The company has launched its emergency response plan, bringing in experts in engineering, operating, environment and dangerous goods. CN crews have already started constructing a 460-metre stretch of bypass track to divert around the derailment site.
Chief operating officer Jim Vena apologized to local residents for the disruption caused by the derailment, adding that he is heading to the scene.
‘Very hard to accept’
Rick Duguay, who runs Gogama’s general store, woke early Saturday morning to what he described as a strange banging noise. Duguay has lived in the community his entire and is accustomed to the sound of trains, but said this sound was different.
He’s relieved the derailment happened outside of town.
“Luckily it’s not right here at the railroad crossing, but it’s close enough and very hard to accept the things going on,” Duguay said.
He wants to see changes put in place to make railroads safer, but doesn’t think the two recent crashes are enough to prompt change.

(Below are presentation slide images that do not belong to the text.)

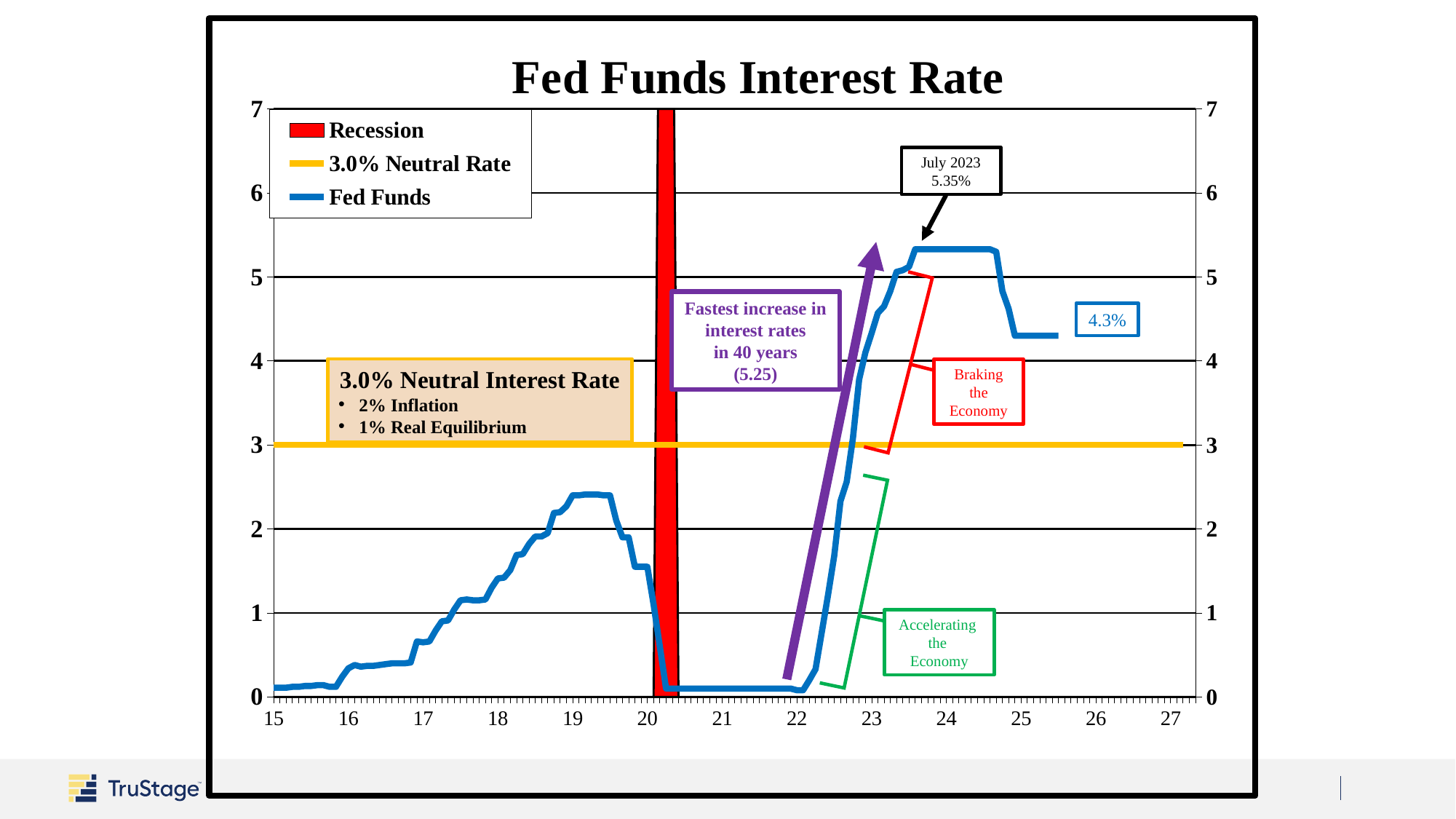
What kind of chart is shown on the slide? Line chart Is the Fed Funds rate at year 21 greater or less than 1? less What is the title of the chart? Fed Funds Interest Rate What is the neutral interest rate shown by the yellow horizontal line? 3.0% Does the Fed Funds line rise or fall between year 22 and year 23? rise Is the Fed Funds rate at year 24 greater or less than 5? greater Is the Fed Funds rate at year 19 greater or less than 2? greater What value is labeled at the right end of the Fed Funds line? 4.3% Which is larger, the July 2023 rate or the 4.3% rate labeled at the end of the line? July 2023 (5.35%) What is the difference between the July 2023 rate of 5.35% and the later labeled rate of 4.3%? 1.05 percentage points What Fed Funds rate is labeled for July 2023? 5.35% How many entries does the chart's legend list? 3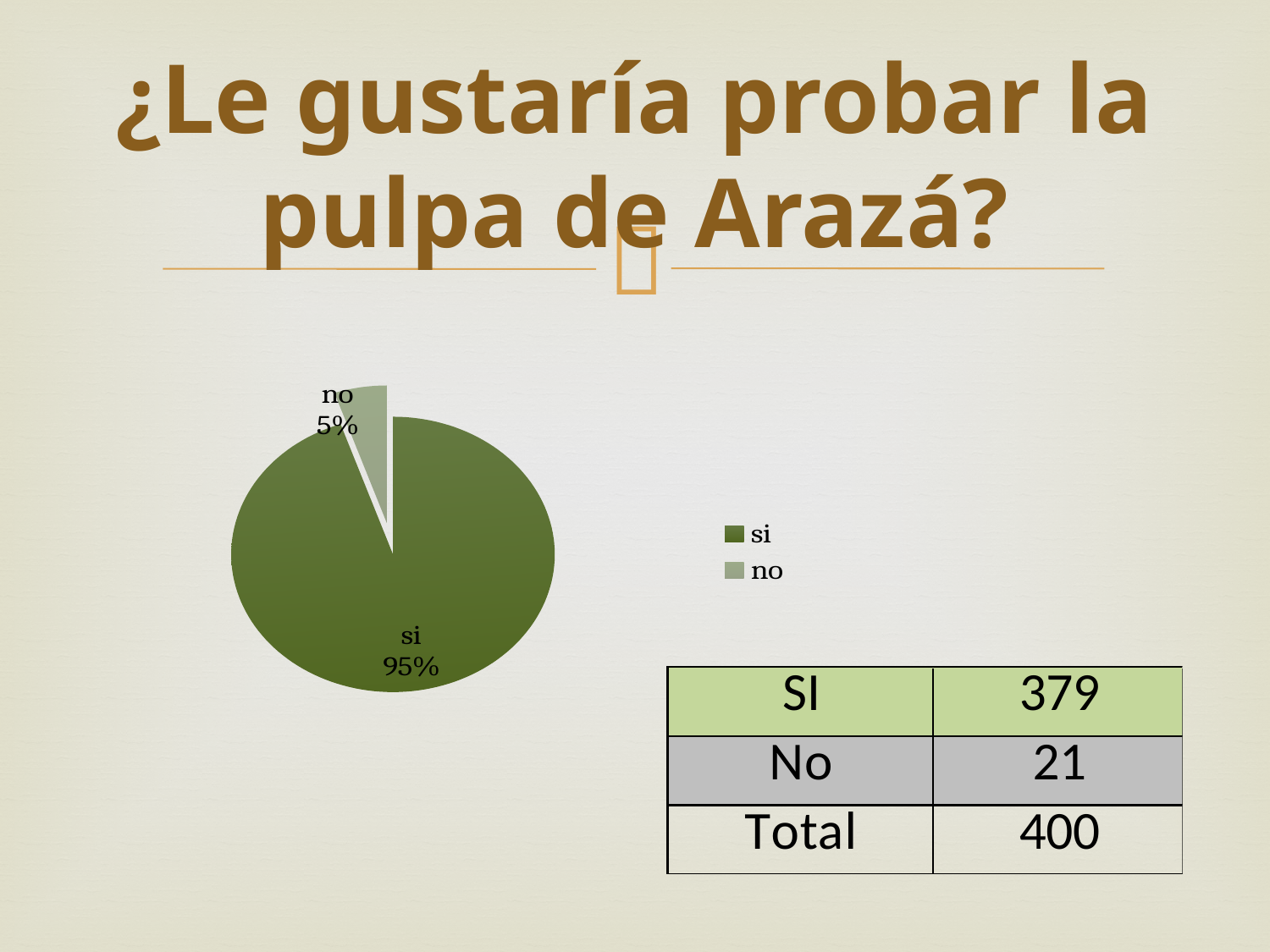
What question is the slide title asking? ¿Le gustaría probar la pulpa de Arazá? Which slice of the pie chart is the largest? si Which slice is larger, "si" or "no"? si What percentage of the pie chart is labelled "si"? 95% Is the share of the "si" slice greater or less than 50%? greater How many entries does the legend of the pie chart list? 2 What kind of chart is shown on the slide? pie chart How many slices does the pie chart have? 2 What percentage of the pie chart is labelled "no"? 5% Which slice of the pie chart is the smallest? no What colour is the "si" slice in the pie chart? dark green What is the difference in percentage points between the "si" slice and the "no" slice? 90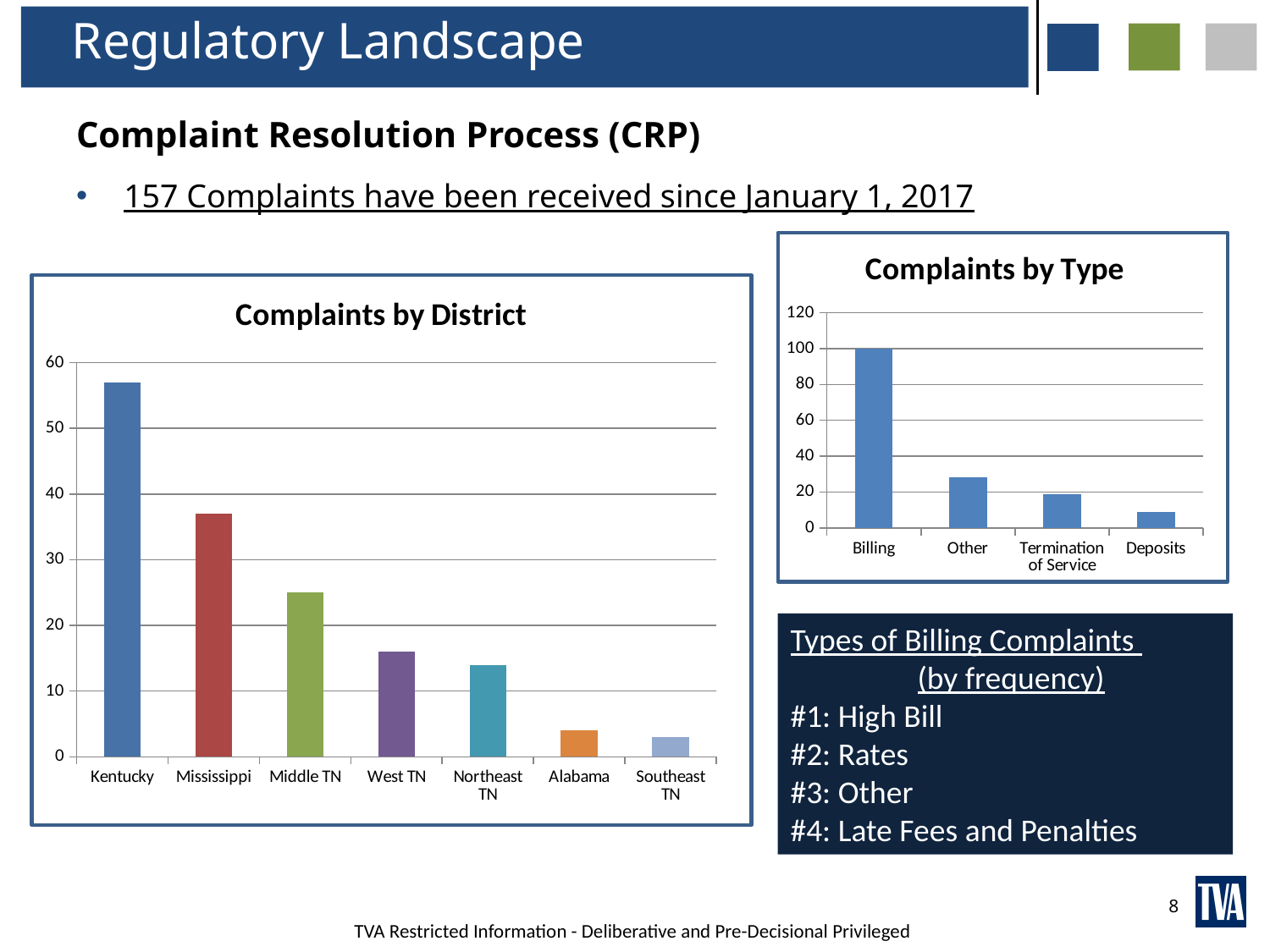
In the "Complaints by Type" chart, which type has the fewest complaints? Deposits In the "Complaints by Type" chart, is the value for Other greater or less than 20? greater In the "Complaints by District" chart, which has more complaints, Middle TN or West TN? Middle TN In the "Complaints by District" chart, do the values rise or fall from left to right along the x axis? fall In the "Complaints by Type" chart, which type has the most complaints? Billing In the "Complaints by District" chart, is the value for Kentucky greater or less than 50? greater How many districts are shown in the "Complaints by District" chart? 7 How many complaint types are shown in the "Complaints by Type" chart? 4 In the "Complaints by District" chart, which district has the highest number of complaints? Kentucky What kind of chart is the "Complaints by District" chart? bar chart In the "Complaints by District" chart, is the value for Mississippi greater or less than 40? less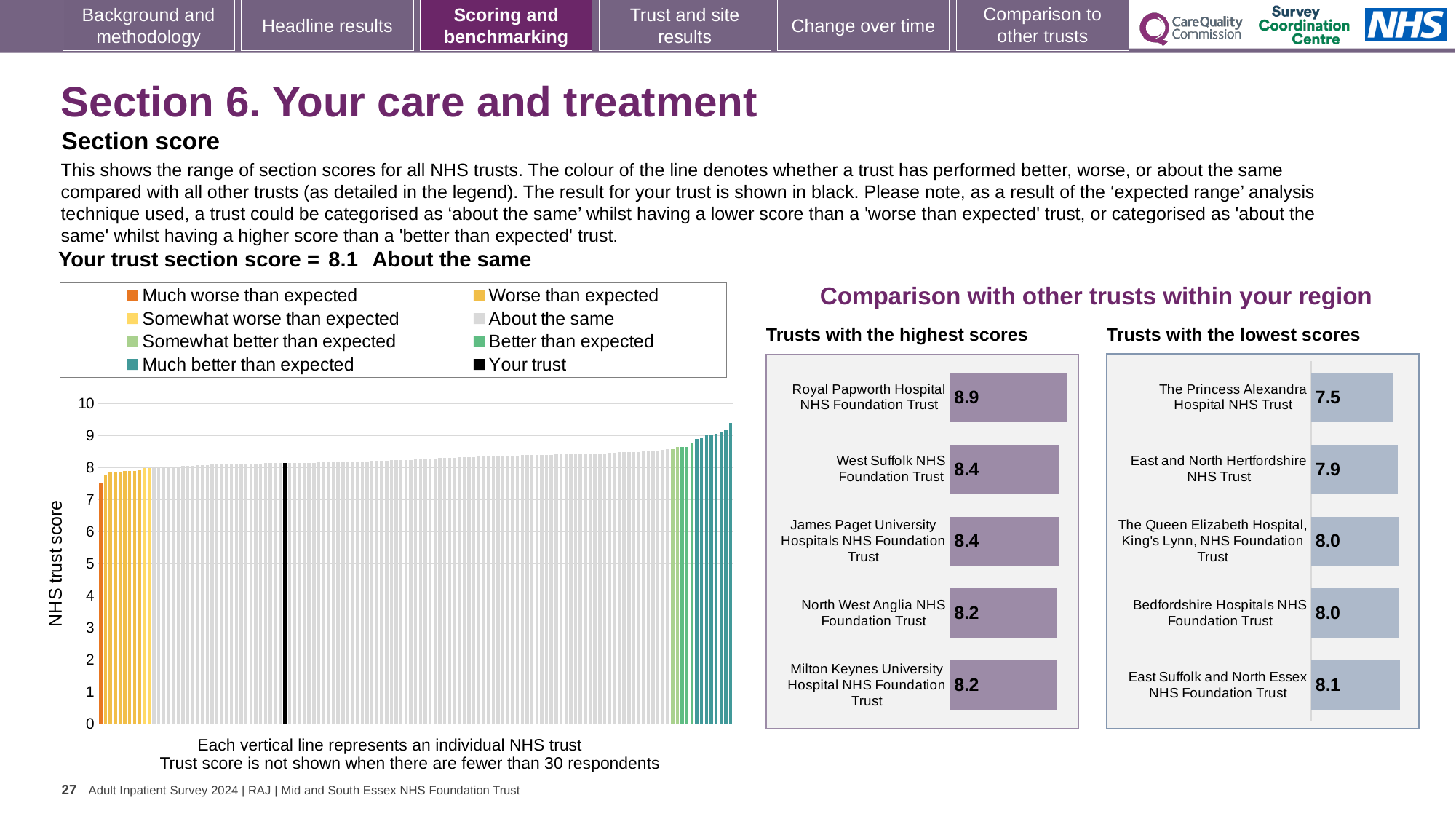
In the 'Trusts with the highest scores' chart, what is the score for Royal Papworth Hospital NHS Foundation Trust? 8.9 How many entries does the legend of the main 'NHS trust score' chart list? 8 According to the slide, what is your trust's section score shown in black on the main chart? 8.1 In the 'Trusts with the highest scores' chart, which trust has the highest score? Royal Papworth Hospital NHS Foundation Trust Which has the larger score: North West Anglia NHS Foundation Trust in the 'highest scores' chart or Bedfordshire Hospitals NHS Foundation Trust in the 'lowest scores' chart? North West Anglia NHS Foundation Trust In the 'Trusts with the lowest scores' chart, which trust has the lowest score? The Princess Alexandra Hospital NHS Trust How many trusts are shown in the 'Trusts with the highest scores' chart? 5 In the 'Trusts with the lowest scores' chart, what is the score for The Princess Alexandra Hospital NHS Trust? 7.5 In the main 'NHS trust score' chart, do the values rise or fall from left to right along the x axis? Rise In the 'Trusts with the lowest scores' chart, how much higher is the score of East Suffolk and North Essex NHS Foundation Trust than that of The Princess Alexandra Hospital NHS Trust? 0.6 What kind of chart is the main chart showing the NHS trust scores for all trusts? Bar chart In the 'Trusts with the highest scores' chart, what is the difference between the scores of Royal Papworth Hospital NHS Foundation Trust and West Suffolk NHS Foundation Trust? 0.5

“The worry was always there that a train wreck could happen in town … but I mean, we lived with it all our life.”
Morris Neveau said the two derailments so close together have left many in the Mattagami First Nation, just downstream from the recent derailment, unnerved.
“It affects our thinking and how we live, you know, because we live in fear, eh?”
‘What can we do now?’
Gogama residents spent much of the weekend looking up at the large plume of black smoke looming over the town.
“Like, ‘Are the fish going to be okay?’ and they are concerned as well,” said .
Simoneau, a life-long Gogama resident, has lived her entire life with trains rumbling past and an ever-present fear that something might happen.
“This is just always the way it’s been. And now … we’re thinking, ‘What can we do now to make sure this doesn’t happen again?'”
The derailment has some residents talking about the Energy East oil pipeline, which has faced opposition in other parts of northern Ontario.
Nickel Belt New Democrat MP Claude Gravelle said he didn’t want to get into that debate while visiting Gogama on Saturday.
“Well, that’s a different discussion for a different day, but there certainly are some concerns about pipelines. But there are concerns about rail cars. What’s the safest? Accidents are accidents.”
The intense heat of the fire has kept investigators away from the site so far, but investigators hope to find some answers Sunday about how much oil was spilled and what caused the derailment.